**Explore the material**
1. Translate this sentence from the parakeet_mlx documentation into Spanish: "Each sentence includes a confidence score computed as the geometric mean of token confidences:"
2. Carry on the parakeet_mlx documentation, starting right after its final line.

**Exercise text**
==============================

Each sentence includes a confidence score computed as the geometric mean of token confidences:
from parakeet_mlx import from_pretrained

model = from_pretrained("mlx-community/parakeet-tdt-0.6b-v3")
result = model.transcribe("audio.wav")

for sentence in result.sentences:
    print(f"Confidence: {sentence.confidence:.2%}")
    print(f"Text: {sentence.text}")
    print()
Implementation (from alignment.py:33-35):
# Compute geometric mean of token confidences
confidences = np.array([t.confidence for t in self.tokens])
self.confidence = float(np.exp(np.mean(np.log(confidences + 1e-10))))

Data Structures

SentenceConfig

from parakeet_mlx import SentenceConfig

config = SentenceConfig(
    max_words=None,      # Maximum words per sentence
    silence_gap=None,    # Silence threshold in seconds
    max_duration=None,   # Maximum duration in seconds
)

AlignedSentence

from parakeet_mlx import from_pretrained

model = from_pretrained("mlx-community/parakeet-tdt-0.6b-v3")
result = model.transcribe("audio.wav")

for sentence in result.sentences:
    print(f"Text: {sentence.text}")
    print(f"Start: {sentence.start}s")
    print(f"End: {sentence.end}s")
    print(f"Duration: {sentence.duration}s")
    print(f"Confidence: {sentence.confidence:.2%}")
    print(f"Tokens: {len(sentence.tokens)}")
    print()

Token Access

Access individual tokens within each sentence:
from parakeet_mlx import from_pretrained

model = from_pretrained("mlx-community/parakeet-tdt-0.6b-v3")

==============================

**Given information**
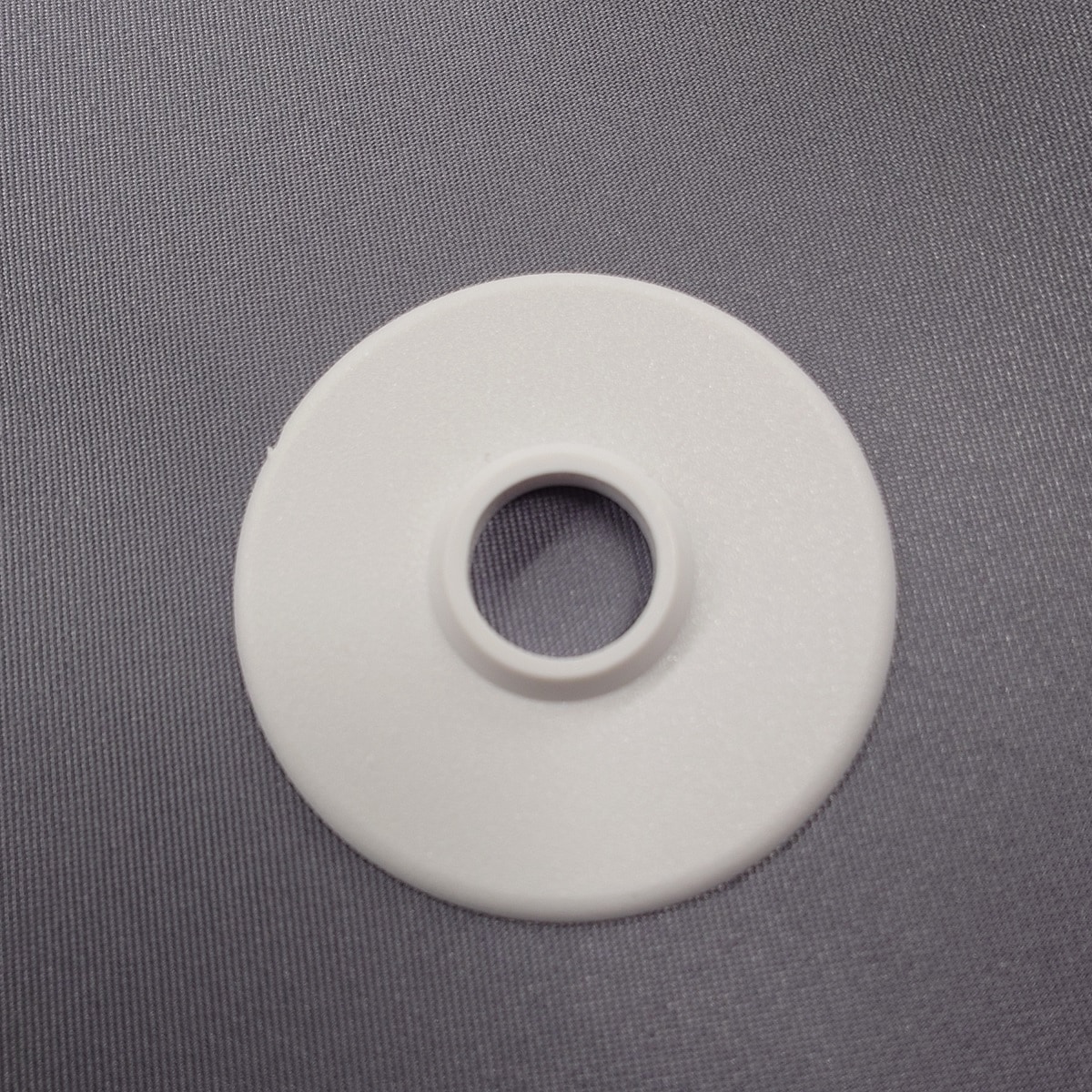 セイミツ工業 単品部品 レバーパッキン 穴径10.5φ（NOBI・LS-32・LSQ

==============================

**Written responses**
1. Cada oración incluye una puntuación de confianza calculada como la media geométrica de las confianzas de los tokens:

2.
result = model.transcribe("audio.wav")

for sentence in result.sentences:
    print(f"Sentence: {sentence.text}")
    
    for token in sentence.tokens:
        print(f"  [{token.start:.2f}s-{token.end:.2f}s] {token.text}")
        print(f"    Confidence: {token.confidence:.2%}")
    print()

Best Practices

  1. Subtitles: Use max_words=10-15 and max_duration=5.0 for readability
  2. Transcripts: Use silence_gap=2.0-5.0 for natural breaks
  3. Live Captions: Use max_duration=3.0-5.0 for frequent updates
  4. Archives: Use default punctuation-only for natural reading
  5. Testing: Experiment with different values on sample audio
Sentence splitting happens after decoding. The same tokenized output can be re-segmented with different SentenceConfig settings without re-running the model.

Performance Impact

Sentence splitting has negligible performance impact as it operates on the already-decoded token sequence. It’s a post-processing step that doesn’t affect model inference time.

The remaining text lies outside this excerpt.